## [Set exercise]
The required output is the line that contains "Comparing palm tree" plus every line after it in the listing below, copied exactly as it appears.

## [Material to process]
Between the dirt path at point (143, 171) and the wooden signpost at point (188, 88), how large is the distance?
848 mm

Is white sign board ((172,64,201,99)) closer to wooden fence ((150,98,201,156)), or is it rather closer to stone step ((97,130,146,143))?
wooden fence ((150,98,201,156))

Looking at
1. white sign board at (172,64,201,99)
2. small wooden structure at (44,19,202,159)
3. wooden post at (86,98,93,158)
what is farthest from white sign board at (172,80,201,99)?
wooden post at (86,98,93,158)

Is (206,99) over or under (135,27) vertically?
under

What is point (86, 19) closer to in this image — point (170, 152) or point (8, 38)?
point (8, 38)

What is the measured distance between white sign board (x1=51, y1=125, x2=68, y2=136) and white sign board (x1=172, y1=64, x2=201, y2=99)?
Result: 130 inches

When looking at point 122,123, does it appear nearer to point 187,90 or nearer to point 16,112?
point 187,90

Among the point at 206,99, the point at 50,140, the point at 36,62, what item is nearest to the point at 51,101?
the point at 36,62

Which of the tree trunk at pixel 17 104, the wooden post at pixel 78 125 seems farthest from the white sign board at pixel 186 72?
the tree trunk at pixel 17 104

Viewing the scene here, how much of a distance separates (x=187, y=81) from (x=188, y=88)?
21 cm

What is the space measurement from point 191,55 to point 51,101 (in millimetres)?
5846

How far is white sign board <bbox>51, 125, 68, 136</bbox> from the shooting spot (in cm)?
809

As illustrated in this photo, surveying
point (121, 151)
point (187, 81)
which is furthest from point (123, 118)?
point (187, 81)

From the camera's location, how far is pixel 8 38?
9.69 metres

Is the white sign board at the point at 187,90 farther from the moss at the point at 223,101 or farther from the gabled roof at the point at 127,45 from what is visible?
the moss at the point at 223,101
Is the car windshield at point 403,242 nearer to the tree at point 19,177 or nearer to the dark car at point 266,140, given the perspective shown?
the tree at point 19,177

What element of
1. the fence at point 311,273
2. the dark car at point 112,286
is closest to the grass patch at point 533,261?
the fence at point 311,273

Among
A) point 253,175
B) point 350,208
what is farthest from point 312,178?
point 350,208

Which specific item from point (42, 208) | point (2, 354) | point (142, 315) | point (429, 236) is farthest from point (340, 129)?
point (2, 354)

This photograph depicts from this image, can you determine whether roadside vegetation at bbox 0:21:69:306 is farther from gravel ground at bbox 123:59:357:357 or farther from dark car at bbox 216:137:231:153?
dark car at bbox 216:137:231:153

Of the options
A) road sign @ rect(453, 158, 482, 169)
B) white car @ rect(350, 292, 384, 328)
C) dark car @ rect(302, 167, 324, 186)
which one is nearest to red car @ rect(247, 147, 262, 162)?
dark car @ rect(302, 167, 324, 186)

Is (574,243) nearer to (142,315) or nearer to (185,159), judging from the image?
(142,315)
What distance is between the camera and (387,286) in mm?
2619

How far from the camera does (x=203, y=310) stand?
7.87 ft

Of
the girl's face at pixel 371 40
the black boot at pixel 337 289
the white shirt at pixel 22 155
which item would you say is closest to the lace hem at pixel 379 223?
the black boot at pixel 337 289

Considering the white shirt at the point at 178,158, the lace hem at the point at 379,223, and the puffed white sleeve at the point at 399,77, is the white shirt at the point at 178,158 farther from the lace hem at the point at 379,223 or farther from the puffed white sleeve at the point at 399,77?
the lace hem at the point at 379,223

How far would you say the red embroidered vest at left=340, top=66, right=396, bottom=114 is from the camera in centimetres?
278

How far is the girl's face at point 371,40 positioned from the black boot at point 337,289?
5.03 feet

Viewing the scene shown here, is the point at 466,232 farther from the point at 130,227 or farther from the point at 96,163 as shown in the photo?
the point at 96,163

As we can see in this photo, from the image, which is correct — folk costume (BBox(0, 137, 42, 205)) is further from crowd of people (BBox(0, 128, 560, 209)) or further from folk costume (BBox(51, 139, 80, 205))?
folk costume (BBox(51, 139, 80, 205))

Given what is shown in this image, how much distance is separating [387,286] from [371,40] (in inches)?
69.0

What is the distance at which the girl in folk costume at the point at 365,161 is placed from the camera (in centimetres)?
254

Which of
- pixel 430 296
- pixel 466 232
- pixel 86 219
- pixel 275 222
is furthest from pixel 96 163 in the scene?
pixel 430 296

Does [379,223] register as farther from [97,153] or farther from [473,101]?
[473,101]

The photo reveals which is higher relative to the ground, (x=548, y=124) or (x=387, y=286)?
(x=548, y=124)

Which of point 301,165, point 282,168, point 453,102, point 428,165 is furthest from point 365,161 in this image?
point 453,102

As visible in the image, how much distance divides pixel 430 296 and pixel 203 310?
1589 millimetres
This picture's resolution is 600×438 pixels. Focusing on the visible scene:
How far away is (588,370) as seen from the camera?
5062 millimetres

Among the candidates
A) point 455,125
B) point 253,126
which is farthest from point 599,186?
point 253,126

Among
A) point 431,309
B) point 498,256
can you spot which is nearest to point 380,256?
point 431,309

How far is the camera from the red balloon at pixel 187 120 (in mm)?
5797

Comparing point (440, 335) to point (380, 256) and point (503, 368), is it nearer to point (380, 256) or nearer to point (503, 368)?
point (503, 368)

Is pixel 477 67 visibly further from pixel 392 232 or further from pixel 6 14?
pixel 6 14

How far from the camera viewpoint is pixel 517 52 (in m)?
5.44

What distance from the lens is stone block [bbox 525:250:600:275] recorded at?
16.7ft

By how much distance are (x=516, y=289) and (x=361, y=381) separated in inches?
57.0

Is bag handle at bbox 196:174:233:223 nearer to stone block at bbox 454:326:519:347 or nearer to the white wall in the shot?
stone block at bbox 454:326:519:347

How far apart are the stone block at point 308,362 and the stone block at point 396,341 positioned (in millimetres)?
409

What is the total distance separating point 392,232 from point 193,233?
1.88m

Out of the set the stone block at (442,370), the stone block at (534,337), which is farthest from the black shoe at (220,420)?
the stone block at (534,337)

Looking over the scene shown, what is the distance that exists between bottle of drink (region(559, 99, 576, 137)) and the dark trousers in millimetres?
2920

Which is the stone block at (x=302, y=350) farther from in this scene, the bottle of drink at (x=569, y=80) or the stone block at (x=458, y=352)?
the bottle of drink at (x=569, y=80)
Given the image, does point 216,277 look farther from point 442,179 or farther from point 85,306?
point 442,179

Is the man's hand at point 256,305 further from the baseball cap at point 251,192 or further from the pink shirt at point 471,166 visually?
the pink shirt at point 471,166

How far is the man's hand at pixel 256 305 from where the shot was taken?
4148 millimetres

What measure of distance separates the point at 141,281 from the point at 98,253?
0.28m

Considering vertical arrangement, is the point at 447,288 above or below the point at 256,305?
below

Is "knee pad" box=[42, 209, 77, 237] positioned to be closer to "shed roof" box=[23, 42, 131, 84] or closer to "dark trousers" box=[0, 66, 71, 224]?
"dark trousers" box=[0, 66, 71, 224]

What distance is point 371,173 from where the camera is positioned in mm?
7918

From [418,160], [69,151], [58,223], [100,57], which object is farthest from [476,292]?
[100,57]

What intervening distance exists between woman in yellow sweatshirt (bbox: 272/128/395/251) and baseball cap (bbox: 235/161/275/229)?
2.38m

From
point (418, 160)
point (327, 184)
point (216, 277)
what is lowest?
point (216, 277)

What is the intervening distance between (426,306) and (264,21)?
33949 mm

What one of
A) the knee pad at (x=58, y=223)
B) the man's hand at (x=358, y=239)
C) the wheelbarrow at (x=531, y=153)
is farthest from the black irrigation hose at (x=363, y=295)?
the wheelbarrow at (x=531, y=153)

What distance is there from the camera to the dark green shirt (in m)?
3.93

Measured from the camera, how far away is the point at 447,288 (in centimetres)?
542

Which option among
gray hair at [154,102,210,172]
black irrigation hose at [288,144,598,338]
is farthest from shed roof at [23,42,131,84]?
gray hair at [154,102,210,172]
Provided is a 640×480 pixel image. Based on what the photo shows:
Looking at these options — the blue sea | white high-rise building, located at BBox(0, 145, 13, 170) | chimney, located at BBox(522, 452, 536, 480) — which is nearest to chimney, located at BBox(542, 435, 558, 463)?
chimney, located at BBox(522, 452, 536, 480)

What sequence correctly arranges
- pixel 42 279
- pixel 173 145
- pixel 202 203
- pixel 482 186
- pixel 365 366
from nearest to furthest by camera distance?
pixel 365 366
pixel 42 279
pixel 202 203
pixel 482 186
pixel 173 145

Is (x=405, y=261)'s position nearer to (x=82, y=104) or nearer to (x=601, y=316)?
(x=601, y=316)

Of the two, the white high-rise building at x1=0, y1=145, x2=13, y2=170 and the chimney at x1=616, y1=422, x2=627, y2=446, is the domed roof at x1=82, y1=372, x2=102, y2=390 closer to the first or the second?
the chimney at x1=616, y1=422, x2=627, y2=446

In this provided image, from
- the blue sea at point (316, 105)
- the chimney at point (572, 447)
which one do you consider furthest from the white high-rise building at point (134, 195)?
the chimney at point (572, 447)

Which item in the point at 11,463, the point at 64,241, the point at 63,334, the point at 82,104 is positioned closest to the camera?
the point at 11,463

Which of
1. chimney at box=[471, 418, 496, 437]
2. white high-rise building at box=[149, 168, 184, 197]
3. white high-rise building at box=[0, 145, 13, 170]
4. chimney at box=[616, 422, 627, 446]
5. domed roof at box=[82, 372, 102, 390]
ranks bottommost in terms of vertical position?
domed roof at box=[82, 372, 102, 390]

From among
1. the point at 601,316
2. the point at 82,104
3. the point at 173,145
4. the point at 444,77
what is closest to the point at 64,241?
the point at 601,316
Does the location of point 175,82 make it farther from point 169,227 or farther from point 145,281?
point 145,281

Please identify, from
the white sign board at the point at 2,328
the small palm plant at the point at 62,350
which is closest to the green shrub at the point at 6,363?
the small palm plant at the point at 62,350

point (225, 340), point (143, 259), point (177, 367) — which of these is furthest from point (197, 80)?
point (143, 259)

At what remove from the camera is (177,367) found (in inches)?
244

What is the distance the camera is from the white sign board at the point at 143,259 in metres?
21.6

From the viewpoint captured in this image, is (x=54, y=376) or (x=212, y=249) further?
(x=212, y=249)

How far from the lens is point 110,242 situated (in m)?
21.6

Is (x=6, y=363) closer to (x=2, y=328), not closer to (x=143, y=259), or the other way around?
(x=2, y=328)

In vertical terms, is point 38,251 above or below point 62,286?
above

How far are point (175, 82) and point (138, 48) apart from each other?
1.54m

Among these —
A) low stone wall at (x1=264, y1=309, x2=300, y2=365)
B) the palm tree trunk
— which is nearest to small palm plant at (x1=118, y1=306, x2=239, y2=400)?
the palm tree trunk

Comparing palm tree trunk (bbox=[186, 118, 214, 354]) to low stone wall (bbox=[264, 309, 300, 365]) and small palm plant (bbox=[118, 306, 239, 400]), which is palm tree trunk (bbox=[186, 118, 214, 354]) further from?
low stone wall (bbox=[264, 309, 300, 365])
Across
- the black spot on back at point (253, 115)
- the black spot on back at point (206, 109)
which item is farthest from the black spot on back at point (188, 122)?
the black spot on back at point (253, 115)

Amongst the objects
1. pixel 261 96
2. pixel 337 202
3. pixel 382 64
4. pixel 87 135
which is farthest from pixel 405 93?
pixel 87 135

## [Result of this task]
Comparing palm tree trunk (bbox=[186, 118, 214, 354]) to low stone wall (bbox=[264, 309, 300, 365]) and small palm plant (bbox=[118, 306, 239, 400]), which is palm tree trunk (bbox=[186, 118, 214, 354]) further from?
low stone wall (bbox=[264, 309, 300, 365])
Across
- the black spot on back at point (253, 115)
- the black spot on back at point (206, 109)
which item is farthest from the black spot on back at point (188, 122)?
the black spot on back at point (253, 115)

Amongst the objects
1. pixel 261 96
2. pixel 337 202
3. pixel 382 64
4. pixel 87 135
which is farthest from pixel 405 93?
pixel 87 135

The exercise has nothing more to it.